Yet the existing literature does not address how public opinion structures coalition formation, except Debus and Müller (2013) who examine the effect of voters’ preferences over potential coalitions on coalition formation. This article takes the implicit assumptions and implications of the existing literature and tests them in a novel way, demonstrating that party leaders act as if they are strategically reacting to voter opinion in a manner not previously explored. Thereby, this article explicitly demonstrates how existing understanding is consistent with democratic accountability in qualitative portfolio allocation, where elite preferences should be highly influential.
The empirical section of the article demonstrates that parties pursue cabinet ministries in a manner consistent with the notion that they maximize their electoral payoffs. The actual allocation of the ministries follows the same logic; once in coalition, parties attempt to obtain ministries that are most conducive to future electoral success.
The article is organized as follows. The second section introduces the argument for a theoretical connection between electoral pressures and portfolio allocation, as well as the use of issue yield to this end. The third section describes the data, and the fourth section analyzes the correlation between public opinion and portfolio allocation. Finally, conclusions are drawn in the fifth section.
Electoral pressures in coalition bargaining
In order to connect portfolio allocation to the manner in which parties may perceive the distribution of public opinion, I argue that the benefit that a party obtains from obtaining a ministry is similar to the benefit that a party obtains from emphasizing an issue. If a party controls particular ministries, voters are more likely to associate the party with policies in this issue area and may disproportionately hold the party accountable for them (Duch and Stevenson, 2008).
Unlike emphasizing issues on manifestos and other election materials, which is infinitely manipulable in theory, cabinet portfolios differ in that the parties must negotiate with other parties and make costly compromises to obtain them, making each allocation a costly signal rather than cheap talk, similar to commitment mechanisms such as internal party plebiscites or the production of joint manifestos (deMarchi and Laver, 2019; Moury, 2011). As such, the mechanism that ties issue yield to portfolio allocation remains distinct from issue emphasis, though arising from the same needs of the party to satisfy both supporters and the public at large.
A critical concern for parties must be how the results that flow from a portfolio allocation—including its policy implications—will play among voters whom the parties rely on for future support. To investigate this connection between portfolio allocation and voter perceptions, I construct a measure of electoral anticipation that is derived directly from the distribution of public opinion, which provides a direct link between a party’s strategic electoral calculus and party behavior in forming a government. This measure allows this article to demonstrate the plausibility of a specific mechanism through which inputs into a party’s decision-making (public opinion) are processed by party leaders (electoral anticipation) resulting in concrete outcomes (portfolio allocation), which serves to clarify the empirical results of the existing literature that use party ideal points as inputs.
···
=== Set problem 1 ===
In the text on coalition portfolio allocation, which section of the article analyzes the correlation between public opinion and portfolio allocation?
=== Set problem 2 ===
Select every line of the records containing the string "each", with case counting.
The records bear no relation to the text on coalition portfolio allocation.

Records of spatial reasoning questions
···
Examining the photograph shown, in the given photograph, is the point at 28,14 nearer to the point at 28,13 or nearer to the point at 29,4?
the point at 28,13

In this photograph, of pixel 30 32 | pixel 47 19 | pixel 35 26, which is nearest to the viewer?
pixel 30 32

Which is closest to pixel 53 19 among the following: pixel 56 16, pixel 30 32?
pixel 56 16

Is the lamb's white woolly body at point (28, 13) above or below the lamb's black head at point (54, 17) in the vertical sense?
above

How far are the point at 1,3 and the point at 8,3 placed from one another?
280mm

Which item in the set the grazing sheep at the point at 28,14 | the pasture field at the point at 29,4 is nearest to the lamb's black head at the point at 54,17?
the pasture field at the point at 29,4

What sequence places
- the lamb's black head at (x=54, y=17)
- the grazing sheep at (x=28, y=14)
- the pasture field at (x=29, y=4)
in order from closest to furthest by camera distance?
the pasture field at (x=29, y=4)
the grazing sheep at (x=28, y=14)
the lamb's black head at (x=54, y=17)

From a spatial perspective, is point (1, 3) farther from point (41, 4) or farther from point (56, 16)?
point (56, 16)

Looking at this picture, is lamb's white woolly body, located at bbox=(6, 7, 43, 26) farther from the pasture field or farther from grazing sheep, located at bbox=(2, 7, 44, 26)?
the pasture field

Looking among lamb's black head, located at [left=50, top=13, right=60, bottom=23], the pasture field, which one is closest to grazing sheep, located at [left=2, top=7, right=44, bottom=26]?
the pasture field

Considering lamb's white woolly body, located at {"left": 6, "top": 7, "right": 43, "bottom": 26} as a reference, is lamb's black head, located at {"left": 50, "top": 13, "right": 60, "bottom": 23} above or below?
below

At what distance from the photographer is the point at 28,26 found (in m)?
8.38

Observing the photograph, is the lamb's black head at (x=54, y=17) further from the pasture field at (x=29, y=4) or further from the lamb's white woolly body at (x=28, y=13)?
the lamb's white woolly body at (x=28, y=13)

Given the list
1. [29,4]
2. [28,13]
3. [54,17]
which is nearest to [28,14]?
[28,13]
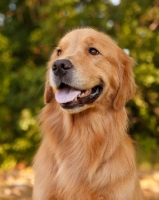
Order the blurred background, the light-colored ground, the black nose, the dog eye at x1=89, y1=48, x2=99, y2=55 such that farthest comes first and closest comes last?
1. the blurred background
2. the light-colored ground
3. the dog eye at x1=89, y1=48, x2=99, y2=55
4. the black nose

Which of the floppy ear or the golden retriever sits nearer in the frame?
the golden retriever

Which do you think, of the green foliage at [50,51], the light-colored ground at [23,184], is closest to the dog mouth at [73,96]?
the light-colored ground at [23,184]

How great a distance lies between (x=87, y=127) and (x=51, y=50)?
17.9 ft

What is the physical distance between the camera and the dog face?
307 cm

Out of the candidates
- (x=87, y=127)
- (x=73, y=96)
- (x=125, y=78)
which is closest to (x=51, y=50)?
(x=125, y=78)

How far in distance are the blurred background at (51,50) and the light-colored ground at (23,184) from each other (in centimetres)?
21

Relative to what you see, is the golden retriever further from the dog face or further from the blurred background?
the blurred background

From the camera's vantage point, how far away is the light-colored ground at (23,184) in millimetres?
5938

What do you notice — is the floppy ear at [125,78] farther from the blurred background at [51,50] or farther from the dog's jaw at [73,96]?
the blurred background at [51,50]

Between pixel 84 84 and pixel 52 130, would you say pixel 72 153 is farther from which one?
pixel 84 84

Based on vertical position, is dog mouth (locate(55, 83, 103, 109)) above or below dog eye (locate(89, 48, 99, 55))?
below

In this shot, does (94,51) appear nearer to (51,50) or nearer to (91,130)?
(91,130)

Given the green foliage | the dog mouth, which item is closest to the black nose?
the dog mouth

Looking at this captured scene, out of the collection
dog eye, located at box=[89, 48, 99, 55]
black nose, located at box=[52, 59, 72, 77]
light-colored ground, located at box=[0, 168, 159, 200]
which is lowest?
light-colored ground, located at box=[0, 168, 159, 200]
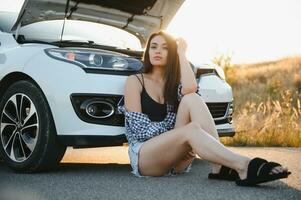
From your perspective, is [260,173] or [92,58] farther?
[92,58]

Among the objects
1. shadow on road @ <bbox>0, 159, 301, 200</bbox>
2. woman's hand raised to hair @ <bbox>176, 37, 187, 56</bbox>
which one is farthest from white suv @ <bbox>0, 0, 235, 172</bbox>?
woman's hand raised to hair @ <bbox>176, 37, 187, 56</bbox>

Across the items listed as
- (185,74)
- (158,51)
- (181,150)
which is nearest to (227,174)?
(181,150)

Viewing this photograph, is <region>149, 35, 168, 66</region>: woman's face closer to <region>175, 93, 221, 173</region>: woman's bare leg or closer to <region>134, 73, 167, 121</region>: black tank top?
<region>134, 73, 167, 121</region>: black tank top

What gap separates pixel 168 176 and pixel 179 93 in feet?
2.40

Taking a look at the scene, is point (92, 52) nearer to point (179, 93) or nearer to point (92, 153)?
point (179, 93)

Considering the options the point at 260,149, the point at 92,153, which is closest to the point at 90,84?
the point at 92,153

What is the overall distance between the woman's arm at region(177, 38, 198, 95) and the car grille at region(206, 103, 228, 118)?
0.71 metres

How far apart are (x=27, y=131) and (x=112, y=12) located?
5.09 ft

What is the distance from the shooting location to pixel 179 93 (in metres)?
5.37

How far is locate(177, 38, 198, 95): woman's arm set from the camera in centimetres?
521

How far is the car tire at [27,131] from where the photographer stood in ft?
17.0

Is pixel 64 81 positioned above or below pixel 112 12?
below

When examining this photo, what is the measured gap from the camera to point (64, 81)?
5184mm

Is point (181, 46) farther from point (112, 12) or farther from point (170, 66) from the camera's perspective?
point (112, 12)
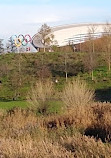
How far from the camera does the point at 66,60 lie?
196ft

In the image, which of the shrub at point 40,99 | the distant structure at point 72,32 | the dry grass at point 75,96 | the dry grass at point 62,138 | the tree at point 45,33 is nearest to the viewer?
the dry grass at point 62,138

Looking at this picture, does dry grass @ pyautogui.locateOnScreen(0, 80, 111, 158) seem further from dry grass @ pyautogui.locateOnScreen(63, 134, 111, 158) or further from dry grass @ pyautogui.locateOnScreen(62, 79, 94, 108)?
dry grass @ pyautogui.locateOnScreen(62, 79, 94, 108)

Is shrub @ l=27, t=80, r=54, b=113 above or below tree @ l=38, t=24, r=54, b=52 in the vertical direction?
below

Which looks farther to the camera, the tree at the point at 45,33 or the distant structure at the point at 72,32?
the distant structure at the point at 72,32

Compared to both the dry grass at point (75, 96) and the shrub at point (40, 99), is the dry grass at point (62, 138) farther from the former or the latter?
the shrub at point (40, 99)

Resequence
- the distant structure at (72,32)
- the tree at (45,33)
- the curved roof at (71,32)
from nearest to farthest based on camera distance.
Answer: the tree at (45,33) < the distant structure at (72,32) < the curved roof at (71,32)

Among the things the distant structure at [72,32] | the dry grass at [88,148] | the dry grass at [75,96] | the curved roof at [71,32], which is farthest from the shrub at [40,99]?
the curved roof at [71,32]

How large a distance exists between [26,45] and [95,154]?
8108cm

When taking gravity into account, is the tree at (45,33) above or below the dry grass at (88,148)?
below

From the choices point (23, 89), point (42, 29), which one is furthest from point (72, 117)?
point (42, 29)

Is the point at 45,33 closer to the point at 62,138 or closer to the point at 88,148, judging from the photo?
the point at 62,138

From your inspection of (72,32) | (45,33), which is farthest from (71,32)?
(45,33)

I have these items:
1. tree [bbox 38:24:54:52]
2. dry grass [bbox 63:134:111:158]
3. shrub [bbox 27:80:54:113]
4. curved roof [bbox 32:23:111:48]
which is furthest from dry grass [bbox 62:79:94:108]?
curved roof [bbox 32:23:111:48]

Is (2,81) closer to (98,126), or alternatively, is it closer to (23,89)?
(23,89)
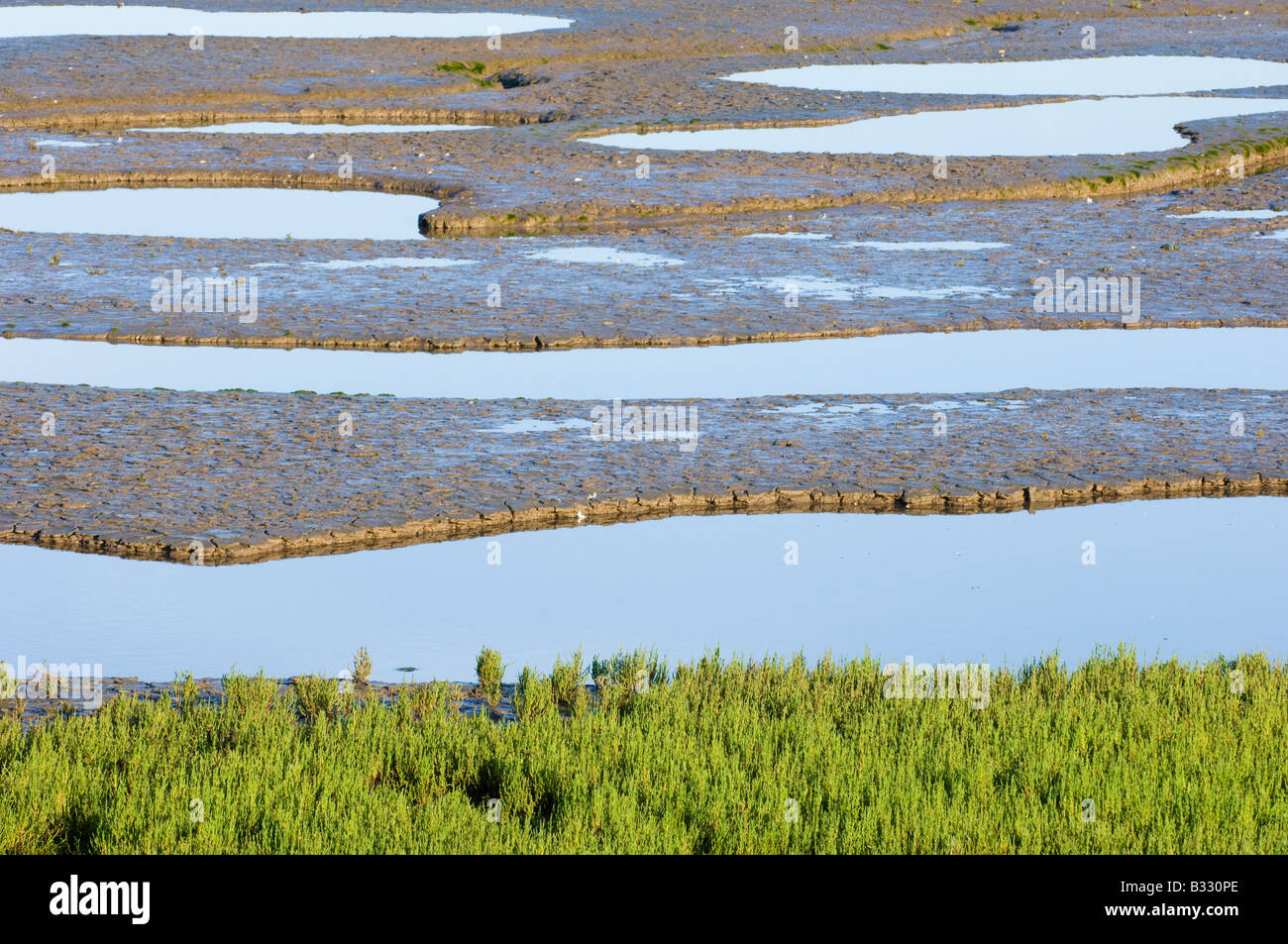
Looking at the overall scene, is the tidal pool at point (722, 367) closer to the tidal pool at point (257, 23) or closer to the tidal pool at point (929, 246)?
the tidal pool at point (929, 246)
···
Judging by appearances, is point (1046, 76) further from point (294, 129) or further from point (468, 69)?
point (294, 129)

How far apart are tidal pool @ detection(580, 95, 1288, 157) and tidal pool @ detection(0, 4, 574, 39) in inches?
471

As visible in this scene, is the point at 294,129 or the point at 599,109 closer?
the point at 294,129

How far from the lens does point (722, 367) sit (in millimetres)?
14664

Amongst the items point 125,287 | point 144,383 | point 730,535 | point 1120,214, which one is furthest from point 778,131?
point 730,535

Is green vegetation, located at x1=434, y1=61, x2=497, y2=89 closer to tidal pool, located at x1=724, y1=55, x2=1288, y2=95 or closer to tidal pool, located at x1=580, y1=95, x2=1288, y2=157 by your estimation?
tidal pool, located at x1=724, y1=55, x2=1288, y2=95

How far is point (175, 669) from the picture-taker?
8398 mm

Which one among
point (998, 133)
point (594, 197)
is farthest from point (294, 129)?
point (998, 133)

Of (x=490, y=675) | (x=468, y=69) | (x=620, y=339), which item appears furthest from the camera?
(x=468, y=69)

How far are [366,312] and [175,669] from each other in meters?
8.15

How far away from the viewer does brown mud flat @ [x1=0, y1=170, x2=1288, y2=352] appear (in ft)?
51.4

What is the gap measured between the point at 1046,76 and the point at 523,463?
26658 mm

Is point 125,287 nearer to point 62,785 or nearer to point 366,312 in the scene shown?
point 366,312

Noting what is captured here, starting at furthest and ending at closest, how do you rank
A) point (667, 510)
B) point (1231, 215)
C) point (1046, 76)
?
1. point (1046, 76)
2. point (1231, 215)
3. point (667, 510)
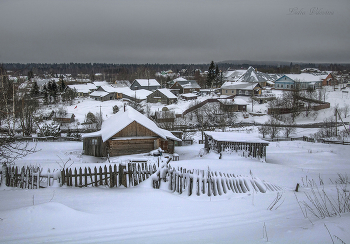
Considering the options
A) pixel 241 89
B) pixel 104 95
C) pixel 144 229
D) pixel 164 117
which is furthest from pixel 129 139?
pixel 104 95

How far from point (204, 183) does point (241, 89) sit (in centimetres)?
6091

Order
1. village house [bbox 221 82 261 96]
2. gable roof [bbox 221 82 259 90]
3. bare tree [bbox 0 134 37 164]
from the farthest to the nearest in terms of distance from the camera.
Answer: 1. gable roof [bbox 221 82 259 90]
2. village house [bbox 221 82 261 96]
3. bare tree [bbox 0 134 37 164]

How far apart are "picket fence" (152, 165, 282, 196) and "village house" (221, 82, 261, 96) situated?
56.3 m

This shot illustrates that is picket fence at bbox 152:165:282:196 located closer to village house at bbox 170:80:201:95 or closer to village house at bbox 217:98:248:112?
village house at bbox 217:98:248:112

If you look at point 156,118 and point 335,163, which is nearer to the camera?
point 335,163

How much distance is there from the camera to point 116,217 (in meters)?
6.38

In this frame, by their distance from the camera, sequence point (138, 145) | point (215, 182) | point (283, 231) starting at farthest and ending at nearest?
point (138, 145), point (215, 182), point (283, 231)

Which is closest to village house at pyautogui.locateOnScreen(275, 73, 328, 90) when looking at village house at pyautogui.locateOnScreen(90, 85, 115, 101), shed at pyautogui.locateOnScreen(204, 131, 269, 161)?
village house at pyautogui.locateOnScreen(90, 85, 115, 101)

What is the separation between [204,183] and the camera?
···
=== Exercise solution 1 ===
The fourth section.

=== Exercise solution 2 ===
How far in distance are the blurred background at (51,50) and the light-colored ground at (23,184) from each other (in centimetres)?
How far are [366,312] and [175,669] from each other in meters?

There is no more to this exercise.